BACKGROUND: Mitochondrial ATP is transported to the cytosol in exchange for ADP through the adenine nucleotide translocator (ANT). Carboxyatractyloside (CAT) and bongkrekic acid (BA) specifically inhibit ATP delivery to the cytosol via ANT, whereas oligomycin (OL) inhibits all ATP synthesis by oxidative phosphorylation. Our AIM was to assess respiration-dependent intra and extramitochondrial ATP turnover in HepG2 human hepatocarcinoma cells and cultured rat hepatocytes stimulated by ureagenic substrates. METHODS: Overnight cultured rat hepatocytes were stimulated with ureagenic substrates (in mM: 5 Na-lactate, 5 L-ornithine, 3 NH4Cl). HepG2 cells were incubated in Hank's solution or permeabilized with digitonin in intracellular buffer plus 0.5 mM ADP and 5 mM succinate. Respiration was measured using a Seahorse XF24. RESULTS: Ureagenic substrates increased respiration by hepatocytes progressively 2 to 3-fold over an hour. Subsequent addition of OL inhibited respiration to basal levels, whereas BA and CAT inhibited ureagenic respiration by ∼65%. Partial inhibition by ANT blockers was consistent with utilization of both intra- and extramitochondrial ATP in the urea cycle. In non-permeabilized HepG2 cells, OL inhibited respiration by ∼60% but BA and CAT had no effect, whereas in permeabilized HepG2 cells, OL, BA and CAT each inhibited respiration equally.

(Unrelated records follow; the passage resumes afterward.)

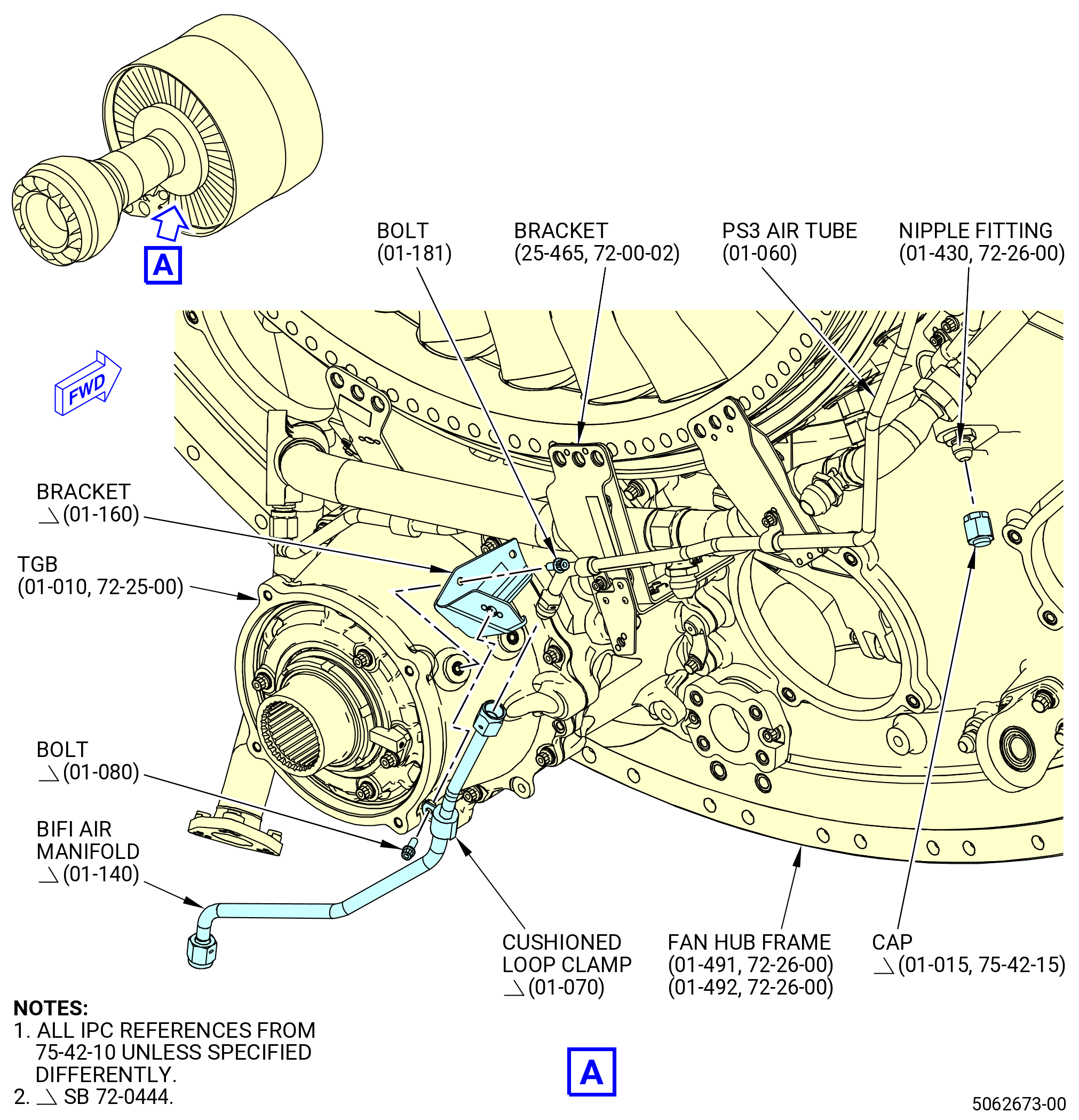 A

FWD

BOLT
(01-181)

BRACKET
(25-465, 72-00-02)

PS3 AIR TUBE
(01-060)

NIPPLE FITTING
(01-430, 72-26-00)

BRACKET
(01-160)

TGB
(01-010, 72-25-00)

BOLT
(01-080)

BIFI AIR
MANIFOLD
(01-140)

CUSHIONED
LOOP CLAMP
(01-070)

FAN HUB FRAME
(01-491, 72-26-00)
(01-492, 72-26-00)

CAP
(01-015, 75-42-15)

NOTES:
1. ALL IPC REFERENCES FROM 75-42-10 UNLESS SPECIFIED DIFFERENTLY.
2. SB 72-0444.

A

5062673-00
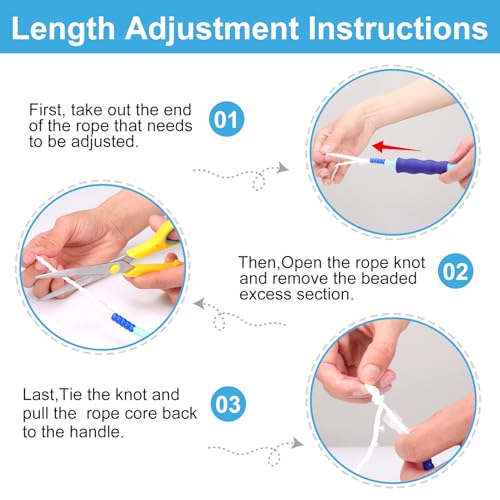 Length Adjustment Instructions

First, take out the end of the rope that needs to be adjusted.

01

Then,Open the rope knot and remove the beaded excess section.

02

Last,Tie the knot and pull the  rope core back to the handle.

03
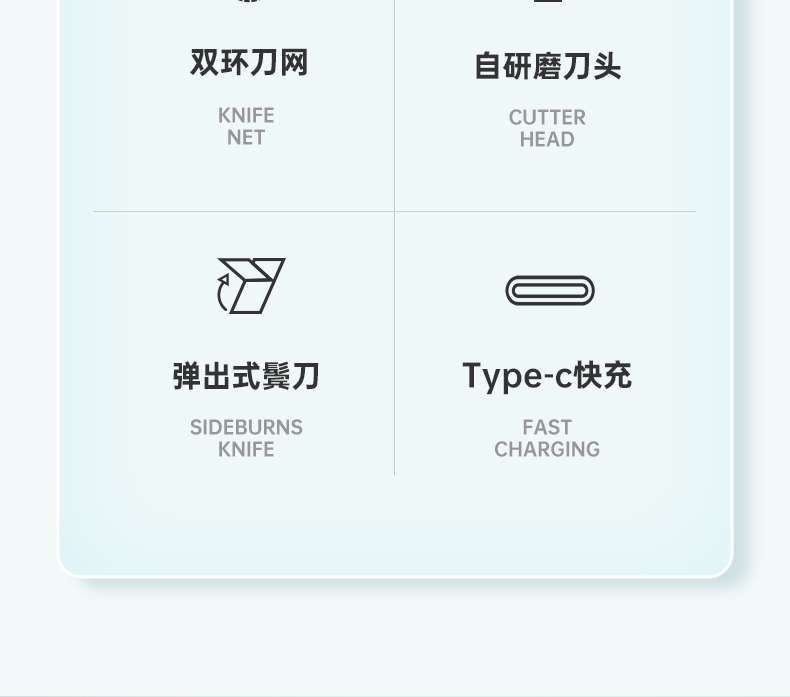 双环刀网

KNIFE
NET

自研磨刀头

CUTTER
HEAD

弹出式鬓刀

SIDEBURNS
KNIFE

Type-c快充

FAST
CHARGING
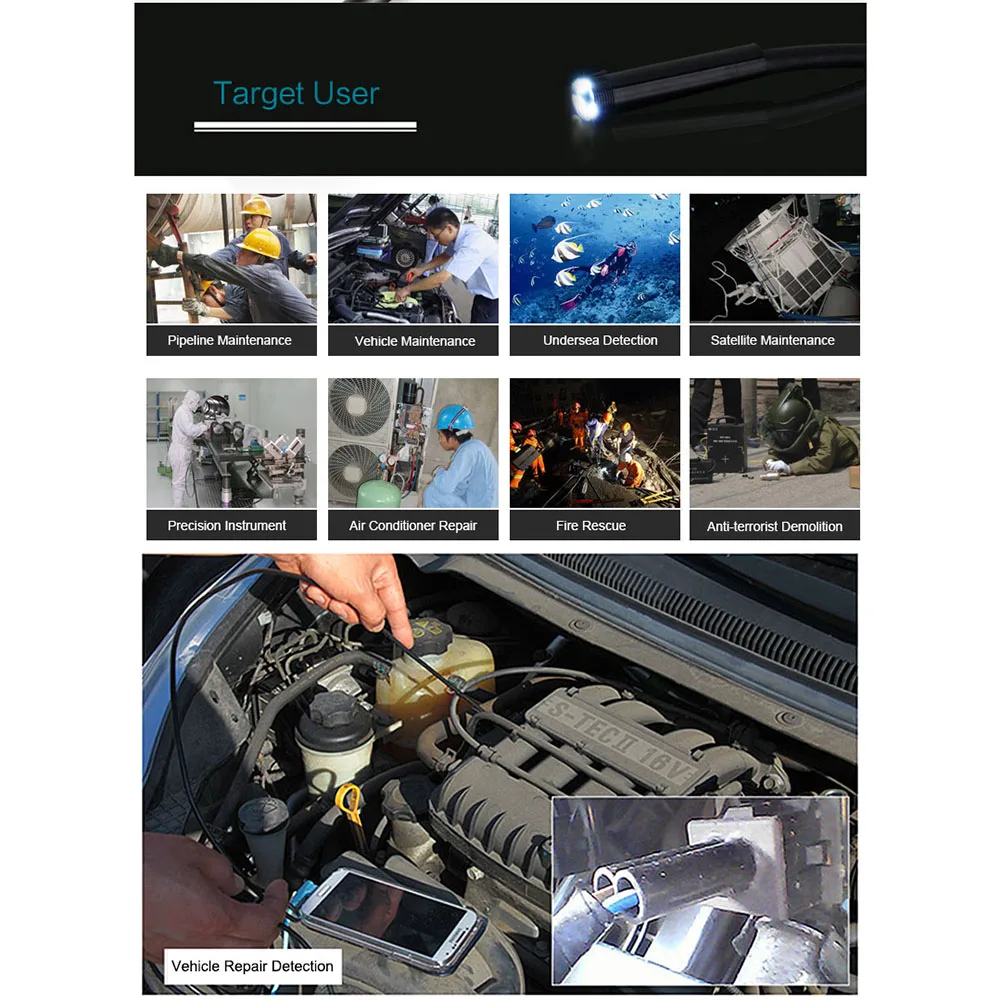 Target User

Pipeline Maintenance

Vehicle Maintenance

Undersea Detection

Satellite Maintenance

Precision Instrument

Air Conditioner Repair

Fire Rescue

Anti-terrorist Demolition

S-TECII 16V

Vehicle Repair Detection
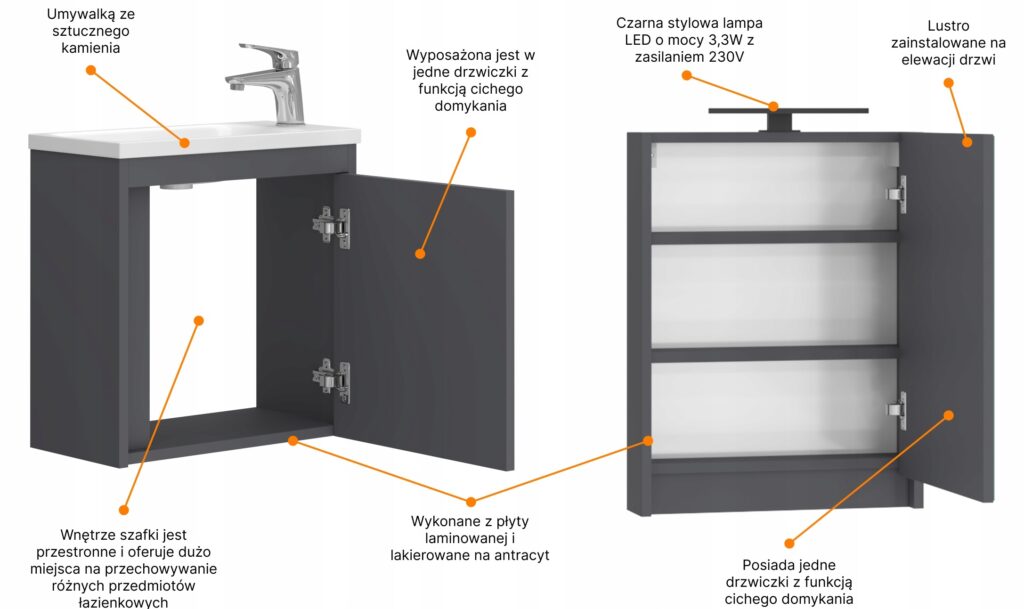 Umywalką ze sztucznego kamienia

Wyposażona jest w jedne drzwiczki z funkcją cichego domykania

Czarna stylowa lampa LED o mocy 3,3W z zasilaniem 230V

Lustro zainstalowane na elewacji drzwi

Wnętrze szafki jest przestronne i oferuje dużo miejsca na przechowywanie różnych przedmiotów łazienkowych

Wykonane z płyty laminowanej i lakierowane na antracyt

Posiada jedne drzwiczki z funkcją cichego domykania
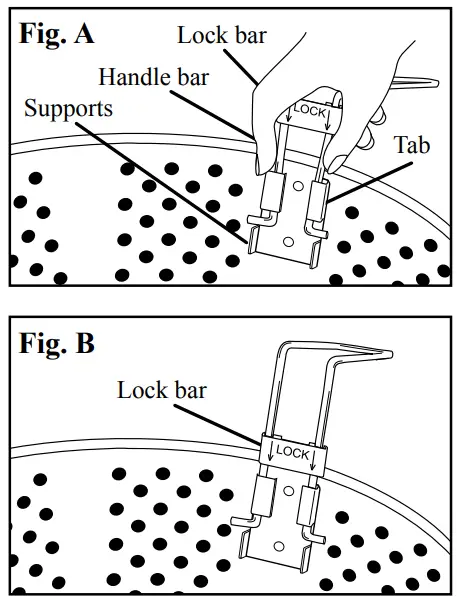 Fig. A

Lock bar

Handle bar

Supports

LOCK

Tab

Fig. B

Lock bar

LOCK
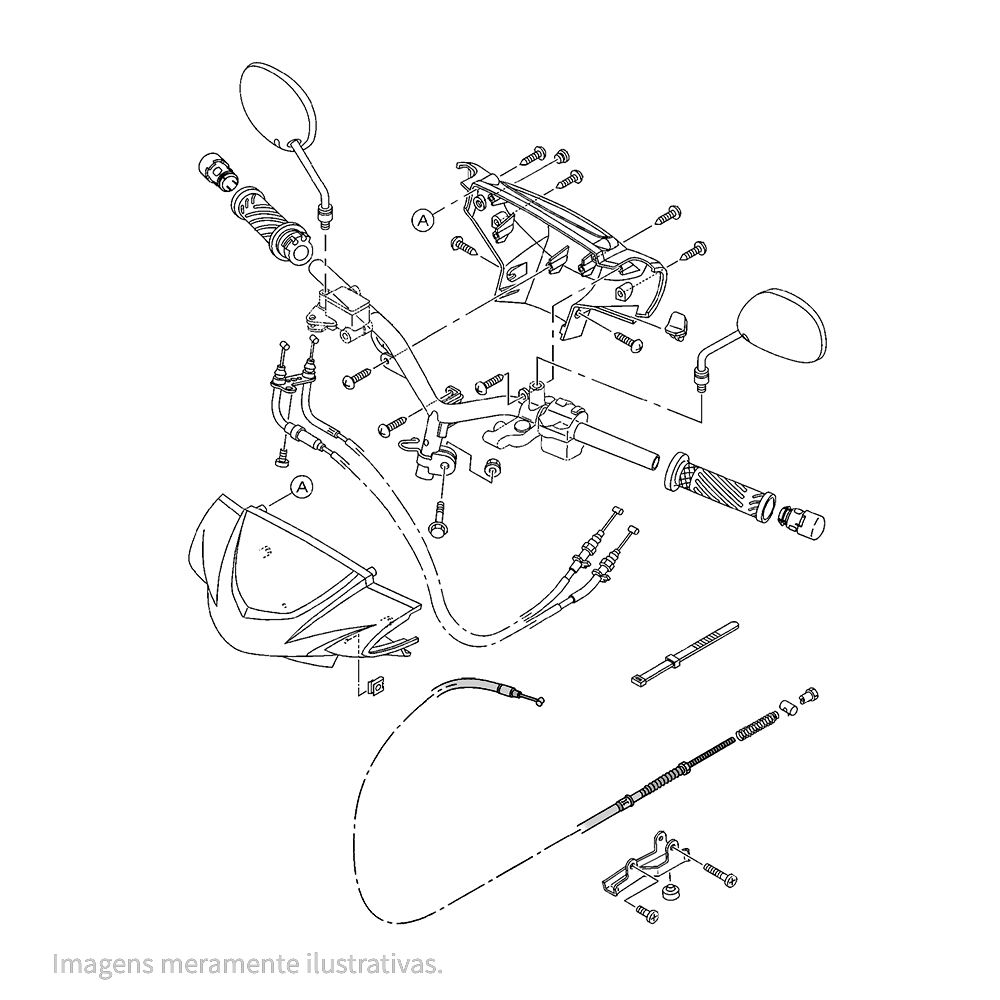 A

A

Imagens meramente ilustrativas.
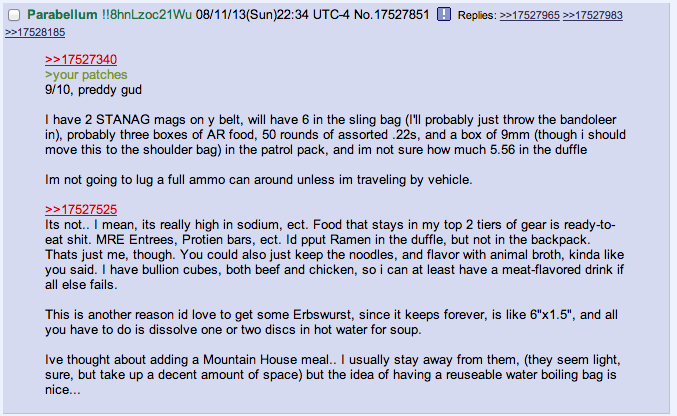 Parabellum !!8hnLzoc21Wu 08/11/13(Sun)22:34 UTC-4 No.17527851 ! Replies: >>17527965 >>17527983 >>17528185

>>17527340
>your patches
9/10, preddy gud

I have 2 STANAG mags on y belt, will have 6 in the sling bag (I'll probably just throw the bandoleer in), probably three boxes of AR food, 50 rounds of assorted .22s, and a box of 9mm (though i should move this to the shoulder bag) in the patrol pack, and im not sure how much 5.56 in the duffle

Im not going to lug a full ammo can around unless im traveling by vehicle.

>>17527525
Its not.. I mean, its really high in sodium, ect. Food that stays in my top 2 tiers of gear is ready-to-eat shit. MRE Entrees, Protien bars, ect. Id pput Ramen in the duffle, but not in the backpack. Thats just me, though. You could also just keep the noodles, and flavor with animal broth, kinda like you said. I have bullion cubes, both beef and chicken, so i can at least have a meat-flavored drink if all else fails.

This is another reason id love to get some Erbswurst, since it keeps forever, is like 6"x1.5", and all you have to do is dissolve one or two discs in hot water for soup.

Ive thought about adding a Mountain House meal.. I usually stay away from them, (they seem light, sure, but take up a decent amount of space) but the idea of having a reuseable water boiling bag is nice...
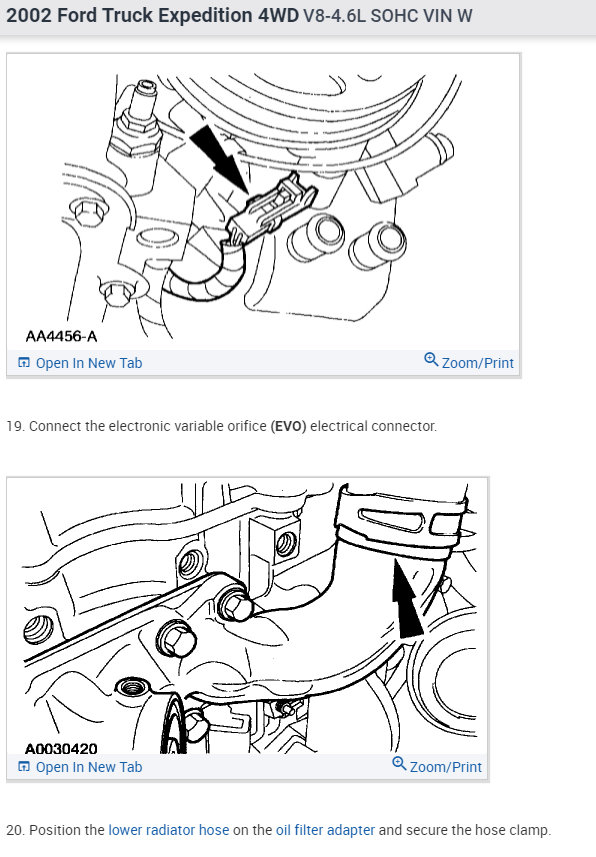 2002 Ford Truck Expedition 4WD V8-4.6L SOHC VIN W

AA4456-A

Open In New Tab

Zoom/Print

19. Connect the electronic variable orifice (EVO) electrical connector.

A0030420

Open In New Tab

Zoom/Print

20. Position the lower radiator hose on the oil filter adapter and secure the hose clamp.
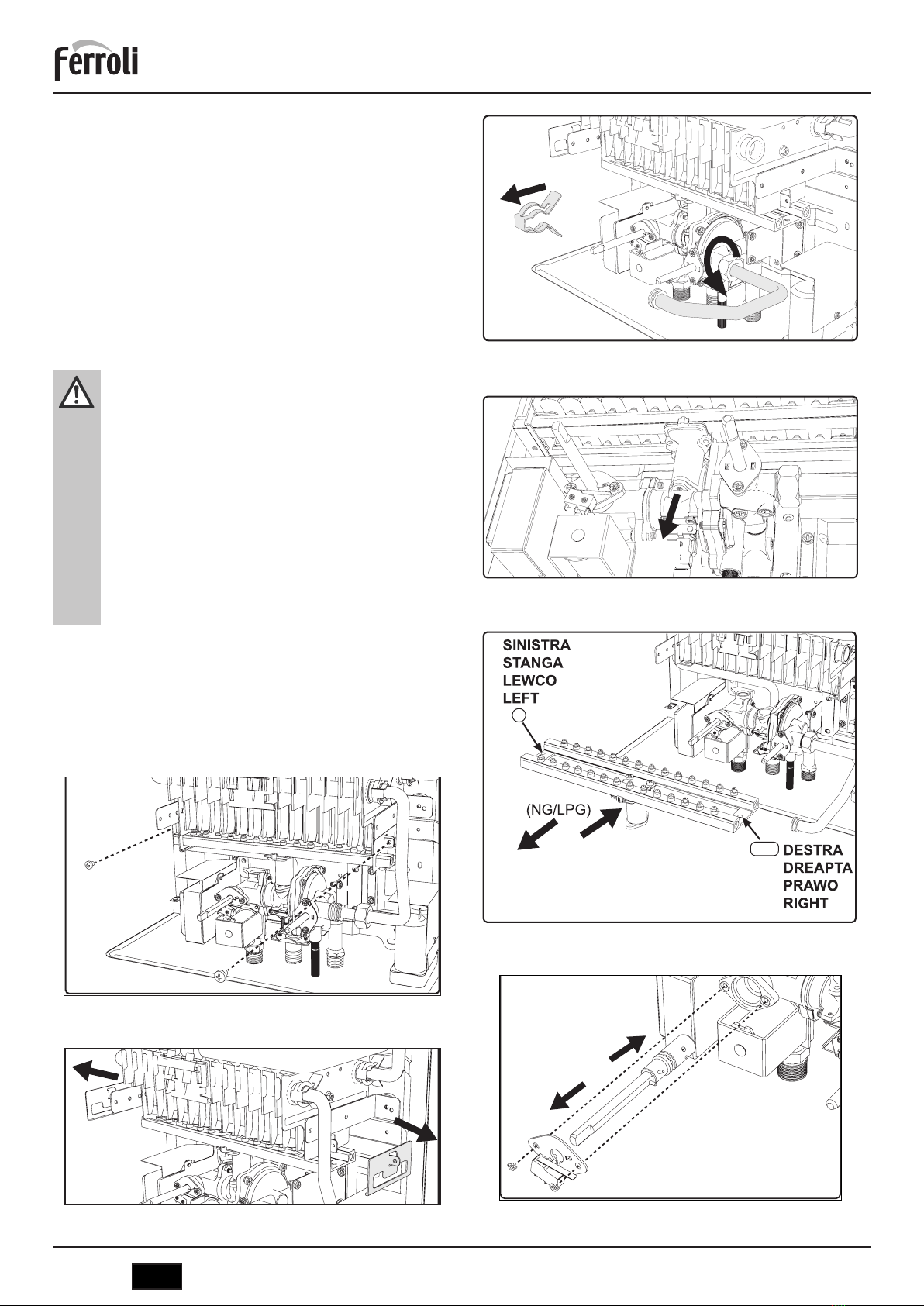 ferroli

SINISTRA
STANGA
LEWCO
LEFT

(NG/LPG)

DESTRA
DREAPTA
PRAWO
RIGHT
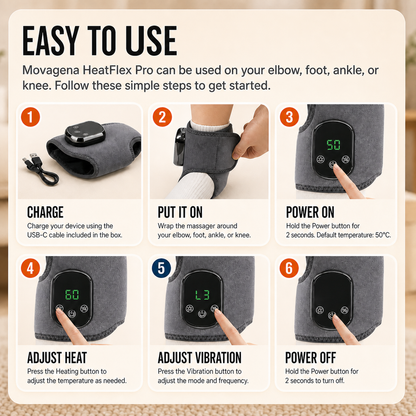 EASY TO USE

Movagena HeatFlex Pro can be used on your elbow, foot, ankle, or knee. Follow these simple steps to get started.

1

CHARGE

Charge your device using the USB-C cable included in the box.

2

PUT IT ON

Wrap the massager around your elbow, foot, ankle, or knee.

3

50

POWER ON

Hold the Power button for 2 seconds. Default temperature: 50°C.

4

60

ADJUST HEAT

Press the Heating button to adjust the temperature as needed.

5

L3

ADJUST VIBRATION

Press the Vibration button to adjust the mode and frequency.

6

POWER OFF

Hold the Power button for 2 seconds to turn off.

In CONCLUSION, respiration inhibited by OL reflects total ATP turnover linked to oxidative phosphorylation, whereas respiration inhibited by BA or CAT reflects extramitochondrial turnover of ATP formed by oxidative phosphorylation. The difference is intramitochondrial ATP turnover. In intact HepG2 cells, ATP generated by oxidative phosphorylation was not utilized in the cytosol, although HepG2 cells contain functional ANT.